Instrução —
Transcreva na íntegra o texto sobre a meta fiscal de déficit zero, sem nenhuma alteração.

Texto fornecido —
########################################

No final de outubro, o presidente Luiz Inácio Lula da Silva admitiu que o governo “dificilmente” cumprirá a meta fiscal de déficit zero em 2024. Desde então, repercute polêmica em torno das despesas públicas. 

Para Élida Graziane, procuradora do Ministério Público de Contas do Estado de São Paulo e professora de Administração Pública da Fundação Getúlio Vargas (SP), a polêmica distorce a visão do problema. “É preciso que façamos a revisão das regras fiscais brasileiras a partir desse prisma ampliado entre receitas, despesas e dívida públicas”, salienta. 

Para Graziane, o imbróglio fiscalista faz cortina de fumaça para os problemas distributivos. Segundo ela, “o Brasil tem um orçamento de castas” e “defender austeridade e apenas conter despesa primária é manter a riqueza subtributada segura e extremamente bem remunerada na dívida pública.” 

Confira os principais trechos de entrevista por escrito que a acadêmica e procuradora concedeu à Agência Brasil

Agência Brasil: Que diferença faz se tivermos em 2024 as contas públicas com déficit zero ou se tivermos um déficit de 0,5%?
Élida Graziane: O nível do déficit primário é escolha política que, a rigor, não traz consigo uma repercussão necessariamente negativa para a sustentabilidade intertemporal da dívida pública. É preciso desmistificar essa falsa correlação que tem sido apregoada no senso comum de que seria fiscalmente irresponsável a hipótese de que a Lei de Diretrizes Orçamentárias (LDO) venha a adotar uma trajetória mais suave de gestão do déficit primário, o qual, aliás, tem sido registrado pelo governo federal há quase uma década.

########################################

Trechos das linhas —
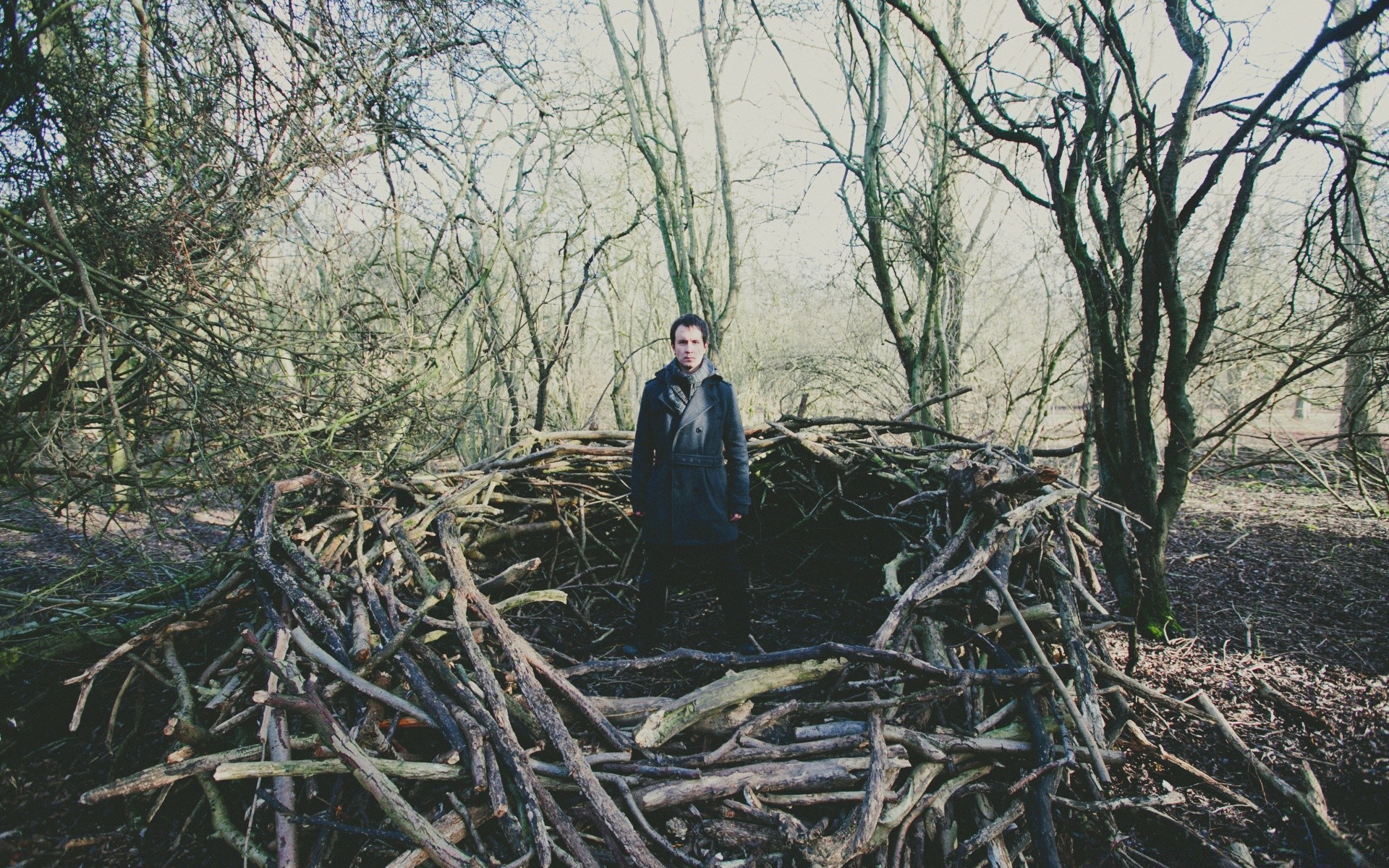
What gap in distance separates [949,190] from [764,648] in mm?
5414

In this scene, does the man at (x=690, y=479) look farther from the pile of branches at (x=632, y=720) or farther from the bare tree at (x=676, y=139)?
the bare tree at (x=676, y=139)

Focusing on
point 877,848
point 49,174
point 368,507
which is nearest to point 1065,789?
point 877,848

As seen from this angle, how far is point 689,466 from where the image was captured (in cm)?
351

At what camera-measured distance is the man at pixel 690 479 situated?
350 cm

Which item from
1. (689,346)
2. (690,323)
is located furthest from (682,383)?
(690,323)

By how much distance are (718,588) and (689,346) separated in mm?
1292

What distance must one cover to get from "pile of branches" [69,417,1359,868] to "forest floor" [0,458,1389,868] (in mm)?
144

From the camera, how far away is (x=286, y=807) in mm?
1759

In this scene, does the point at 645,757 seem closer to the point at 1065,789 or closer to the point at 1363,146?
the point at 1065,789

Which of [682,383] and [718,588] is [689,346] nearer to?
[682,383]

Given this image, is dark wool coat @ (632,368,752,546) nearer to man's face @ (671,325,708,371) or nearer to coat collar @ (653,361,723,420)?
coat collar @ (653,361,723,420)

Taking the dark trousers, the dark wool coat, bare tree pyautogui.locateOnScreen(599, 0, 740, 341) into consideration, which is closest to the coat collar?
the dark wool coat

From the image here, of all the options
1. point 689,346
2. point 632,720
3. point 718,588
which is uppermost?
point 689,346

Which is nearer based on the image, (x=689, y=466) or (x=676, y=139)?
(x=689, y=466)
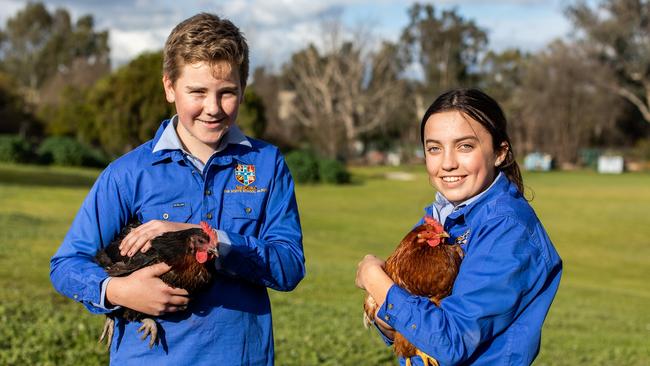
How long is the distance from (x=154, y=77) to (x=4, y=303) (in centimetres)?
3818

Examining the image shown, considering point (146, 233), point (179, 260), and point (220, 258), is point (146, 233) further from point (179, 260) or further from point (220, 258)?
point (220, 258)

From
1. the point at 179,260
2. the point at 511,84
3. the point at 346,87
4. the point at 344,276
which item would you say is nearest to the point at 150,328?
the point at 179,260

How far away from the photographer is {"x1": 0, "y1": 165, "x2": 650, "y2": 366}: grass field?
7148 millimetres

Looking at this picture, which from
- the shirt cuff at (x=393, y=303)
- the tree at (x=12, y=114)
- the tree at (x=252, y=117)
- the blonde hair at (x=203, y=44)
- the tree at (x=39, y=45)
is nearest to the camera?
the shirt cuff at (x=393, y=303)

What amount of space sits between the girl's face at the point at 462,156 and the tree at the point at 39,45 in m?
102

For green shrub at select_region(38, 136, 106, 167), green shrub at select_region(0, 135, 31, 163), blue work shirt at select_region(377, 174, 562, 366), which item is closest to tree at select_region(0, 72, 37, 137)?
green shrub at select_region(38, 136, 106, 167)

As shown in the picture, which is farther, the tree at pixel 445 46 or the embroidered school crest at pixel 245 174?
the tree at pixel 445 46

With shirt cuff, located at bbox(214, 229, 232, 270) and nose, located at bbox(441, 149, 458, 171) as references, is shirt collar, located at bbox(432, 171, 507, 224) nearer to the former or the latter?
nose, located at bbox(441, 149, 458, 171)

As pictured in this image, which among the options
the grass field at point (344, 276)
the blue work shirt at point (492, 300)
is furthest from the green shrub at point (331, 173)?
the blue work shirt at point (492, 300)

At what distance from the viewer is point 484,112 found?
2.80 meters

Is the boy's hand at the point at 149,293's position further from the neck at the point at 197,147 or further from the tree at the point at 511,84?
the tree at the point at 511,84

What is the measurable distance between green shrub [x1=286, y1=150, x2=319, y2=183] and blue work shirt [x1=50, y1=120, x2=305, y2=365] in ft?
128

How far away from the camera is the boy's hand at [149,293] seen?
8.88ft

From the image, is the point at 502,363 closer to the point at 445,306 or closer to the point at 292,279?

########################################

Resposta escrita —
No final de outubro, o presidente Luiz Inácio Lula da Silva admitiu que o governo “dificilmente” cumprirá a meta fiscal de déficit zero em 2024. Desde então, repercute polêmica em torno das despesas públicas. 

Para Élida Graziane, procuradora do Ministério Público de Contas do Estado de São Paulo e professora de Administração Pública da Fundação Getúlio Vargas (SP), a polêmica distorce a visão do problema. “É preciso que façamos a revisão das regras fiscais brasileiras a partir desse prisma ampliado entre receitas, despesas e dívida públicas”, salienta. 

Para Graziane, o imbróglio fiscalista faz cortina de fumaça para os problemas distributivos. Segundo ela, “o Brasil tem um orçamento de castas” e “defender austeridade e apenas conter despesa primária é manter a riqueza subtributada segura e extremamente bem remunerada na dívida pública.” 

Confira os principais trechos de entrevista por escrito que a acadêmica e procuradora concedeu à Agência Brasil

Agência Brasil: Que diferença faz se tivermos em 2024 as contas públicas com déficit zero ou se tivermos um déficit de 0,5%?
Élida Graziane: O nível do déficit primário é escolha política que, a rigor, não traz consigo uma repercussão necessariamente negativa para a sustentabilidade intertemporal da dívida pública. É preciso desmistificar essa falsa correlação que tem sido apregoada no senso comum de que seria fiscalmente irresponsável a hipótese de que a Lei de Diretrizes Orçamentárias (LDO) venha a adotar uma trajetória mais suave de gestão do déficit primário, o qual, aliás, tem sido registrado pelo governo federal há quase uma década.